## Complete the following
(1) Reproduce the stretch of the basketball season article from "As the air begins" through "on her shoulders.", copying it word for word.
(2) Answer these questions using the basketball season article:
(a) Why did Collins take last season off?
(b) Who is the school's new varsity assistant coach?
(c) At which high school did Collins coach alongside Boland?
(3) Resume the article about the girls' basketball season after its last sentence and keep writing it.

## Excerpted text
^^^^
As the air begins to get chilly and hands start to freeze, a new sports season lurks around the corner. Basketball has begun to make an entrance in the last weeks of October, and sole senior and varsity player Hailey Coleman prepares to start the season. As athletics start to shift indoors, she gets ready for the long, labouring season with motivation.
With this season comes new head varsity coach Christy Collins who is ready to finally be back in season.
“I am very excited to start with STA this season,” Collins said. “I had to take last season off because I had a baby, but it’s very awesome to be back in the gym and working with the high-caliber athletes we have here at STA.”
The traditional pre-tryout nerves were in the air, and Coleman had a bigger weight on her shoulders.
“I’ve been the only one[in my class] since sophomore year,” Coleman said. “I think it’s going to be different because last year, there were four seniors, but I was still captain over two of the seniors who played. It’s going to be weird to transition from looking up and being one of the people to go to but now being the only one for players to go to.”
Coleman believes that last year’s basketball varsity coach, Amanda Hanneman, and Collins are not that different. The school is also receiving a new varsity assistant coach and former WNBA player, Kiera Hardy. Overall, Coleman is excited to see how the new coaching staff will change the program. With the change from Hanneman to Collins will also come new drills and terminology.
“Since the majority of the coaching staff is new, that’s going to be interesting,” Coleman said. “The older coaches know you better than the head varsity coach, and that’s going to be weird. Last year, everyone kind of went in with an expectation of the drill, but now everyone is starting from ground zero. [Regarding the new assistant coach], I think it’s awesome that she was able to play in the WNBA, and I look forward to her coaching style. I really look up to her.”
Collins is not worried about the bond between the coaches because she was notified of the opening due to her past coaching ties with coach Andrew Boland.
“I actually coached with coach Boland while we were both at Bishop Ward High School,” Collins said. “He let me know that the former coach here had left, and I was able to get my application in.”
Previously having coached the boys team at St. Mary’s, the transition to the school’s all-girls program might have its struggles, but Collins disagrees. Starting as head of the basketball program does not scare Collins away despite never having coached here before.
“I think basketball is basketball, so as long as you have athletes who want to work hard and get better everyday then it should be a pretty easy transition,” Collins said. “I’ve been a head coach for a long time. From that aspect, I have quite a bit of experience, so it’s pretty much the same but with a new group of kids.”
Collins is nervous about the expectations the fall sports have set for basketball. She worries about whether if they will be able to live up to them.
^^^^
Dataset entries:
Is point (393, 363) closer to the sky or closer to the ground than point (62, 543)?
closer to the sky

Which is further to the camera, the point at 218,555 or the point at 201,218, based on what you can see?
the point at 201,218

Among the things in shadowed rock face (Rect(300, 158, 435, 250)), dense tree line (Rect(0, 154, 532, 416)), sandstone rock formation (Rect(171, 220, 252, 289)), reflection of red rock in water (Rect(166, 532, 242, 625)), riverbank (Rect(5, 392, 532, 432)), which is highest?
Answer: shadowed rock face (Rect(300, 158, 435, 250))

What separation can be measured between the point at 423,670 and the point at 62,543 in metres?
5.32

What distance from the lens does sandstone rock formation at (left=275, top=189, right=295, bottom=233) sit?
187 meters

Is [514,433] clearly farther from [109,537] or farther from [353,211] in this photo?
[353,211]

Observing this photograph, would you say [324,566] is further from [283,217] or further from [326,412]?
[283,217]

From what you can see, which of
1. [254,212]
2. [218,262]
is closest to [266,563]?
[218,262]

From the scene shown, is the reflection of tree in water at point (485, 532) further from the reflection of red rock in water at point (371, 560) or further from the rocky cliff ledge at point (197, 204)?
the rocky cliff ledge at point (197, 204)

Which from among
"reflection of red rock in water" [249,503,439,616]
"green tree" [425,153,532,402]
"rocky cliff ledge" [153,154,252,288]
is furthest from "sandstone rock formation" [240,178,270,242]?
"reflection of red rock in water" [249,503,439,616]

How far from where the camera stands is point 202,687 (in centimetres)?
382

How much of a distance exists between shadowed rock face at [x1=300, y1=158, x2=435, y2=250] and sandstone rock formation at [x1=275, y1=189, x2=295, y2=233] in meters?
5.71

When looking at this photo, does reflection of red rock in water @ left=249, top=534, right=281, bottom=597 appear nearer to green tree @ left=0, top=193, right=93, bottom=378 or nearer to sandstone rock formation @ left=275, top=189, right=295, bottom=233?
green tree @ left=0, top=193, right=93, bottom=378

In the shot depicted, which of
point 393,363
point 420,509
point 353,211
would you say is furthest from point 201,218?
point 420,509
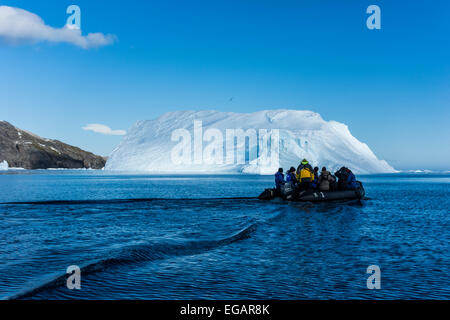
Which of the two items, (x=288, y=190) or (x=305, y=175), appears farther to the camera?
(x=288, y=190)

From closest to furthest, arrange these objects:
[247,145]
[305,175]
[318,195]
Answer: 1. [305,175]
2. [318,195]
3. [247,145]

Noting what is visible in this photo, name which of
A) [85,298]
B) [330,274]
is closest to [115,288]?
[85,298]

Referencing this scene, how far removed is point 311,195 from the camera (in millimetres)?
24016

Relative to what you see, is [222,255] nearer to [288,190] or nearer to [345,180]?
[288,190]

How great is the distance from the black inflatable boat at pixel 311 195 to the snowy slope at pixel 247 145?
56.9m

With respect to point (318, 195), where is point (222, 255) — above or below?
below

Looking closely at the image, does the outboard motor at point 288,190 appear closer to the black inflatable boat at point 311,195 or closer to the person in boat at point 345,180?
the black inflatable boat at point 311,195

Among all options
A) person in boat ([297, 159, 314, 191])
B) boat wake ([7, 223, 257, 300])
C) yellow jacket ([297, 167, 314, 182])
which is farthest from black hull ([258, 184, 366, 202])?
boat wake ([7, 223, 257, 300])

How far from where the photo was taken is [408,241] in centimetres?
1303

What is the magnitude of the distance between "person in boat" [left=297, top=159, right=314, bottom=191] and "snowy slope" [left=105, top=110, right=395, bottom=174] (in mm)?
58883

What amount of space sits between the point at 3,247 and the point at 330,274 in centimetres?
878

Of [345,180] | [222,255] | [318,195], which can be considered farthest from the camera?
[345,180]

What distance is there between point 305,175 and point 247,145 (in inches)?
2655

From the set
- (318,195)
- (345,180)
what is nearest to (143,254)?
(318,195)
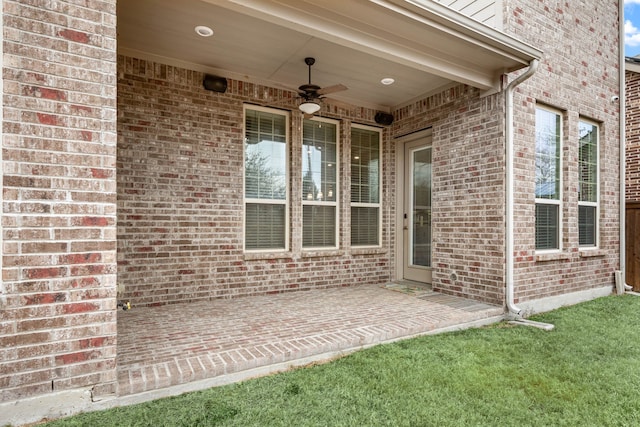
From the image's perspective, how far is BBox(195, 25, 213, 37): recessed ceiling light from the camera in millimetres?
3518

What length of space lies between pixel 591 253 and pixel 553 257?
1098 millimetres

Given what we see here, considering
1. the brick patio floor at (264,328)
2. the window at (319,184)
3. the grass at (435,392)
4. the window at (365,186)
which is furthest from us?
the window at (365,186)

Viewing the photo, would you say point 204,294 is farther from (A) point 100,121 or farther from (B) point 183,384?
(A) point 100,121

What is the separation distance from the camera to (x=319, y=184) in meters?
5.38

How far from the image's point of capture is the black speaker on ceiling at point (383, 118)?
229 inches

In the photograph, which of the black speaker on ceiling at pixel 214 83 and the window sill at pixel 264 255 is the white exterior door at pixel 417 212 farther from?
^^^^
## Answers in order
(1)
As the air begins to get chilly and hands start to freeze, a new sports season lurks around the corner. Basketball has begun to make an entrance in the last weeks of October, and sole senior and varsity player Hailey Coleman prepares to start the season. As athletics start to shift indoors, she gets ready for the long, labouring season with motivation.
With this season comes new head varsity coach Christy Collins who is ready to finally be back in season.
“I am very excited to start with STA this season,” Collins said. “I had to take last season off because I had a baby, but it’s very awesome to be back in the gym and working with the high-caliber athletes we have here at STA.”
The traditional pre-tryout nerves were in the air, and Coleman had a bigger weight on her shoulders.

(2)
(a) She had a baby.
(b) Kiera Hardy, a former WNBA player.
(c) Bishop Ward High School.

(3)
“The bar has been set really high with STA’s athletics as far as the volleyball team and the cross country team going to state, so I am nervous about that because I want to make sure that our basketball team gets there,” Collins said. “I want us to be as competitive as some of these other teams.”
Tryouts begin, and students step into the gym, the emptiness and wide ceilings welcoming them. Coleman and the upperclassmen set the stage by beginning form shooting, a drill they learned from Hanneman. They focus on their shooting as the tryouts draw nearer to the start. Beep beep! Collins blows her whistle after what felt like eternity and says, “Balls up! Meet in the middle!” And the tryouts commence.
After players compete to perform their best for three days, the tryouts conclude with the team reveal. Players wait outside the athletics office, anxious to know if they made the team.
“It’s never fun to give somebody bad news, especially when they’re working hard and doing their best,” Collins said. “It’s never fun to find out that your best was not good enough.”
Collins had perceived the amount of talent that was shown at tryouts even after it ended.
“I actually was really pleasantly surprised,” Collins said. “I knew the caliber of players that we have here at the school. I saw a lot of quickness and hard work, and I see us being successful. We have a really solid team.”
On the other hand, Coleman was hesitant going into tryouts. The new coaches and the sophomores were still enigmas to her, but after playing for four days, she learned a little more about them.
“I was just kind of anxious going into tryouts, but now I kind of know what to expect from the coaches,” Coleman said. “A lot of sophomores tried out which was more than there usually are, but I was impressed with them.”
As the only senior, Coleman realized that she had to step into the leadership position and remind the players to listen to the coaches.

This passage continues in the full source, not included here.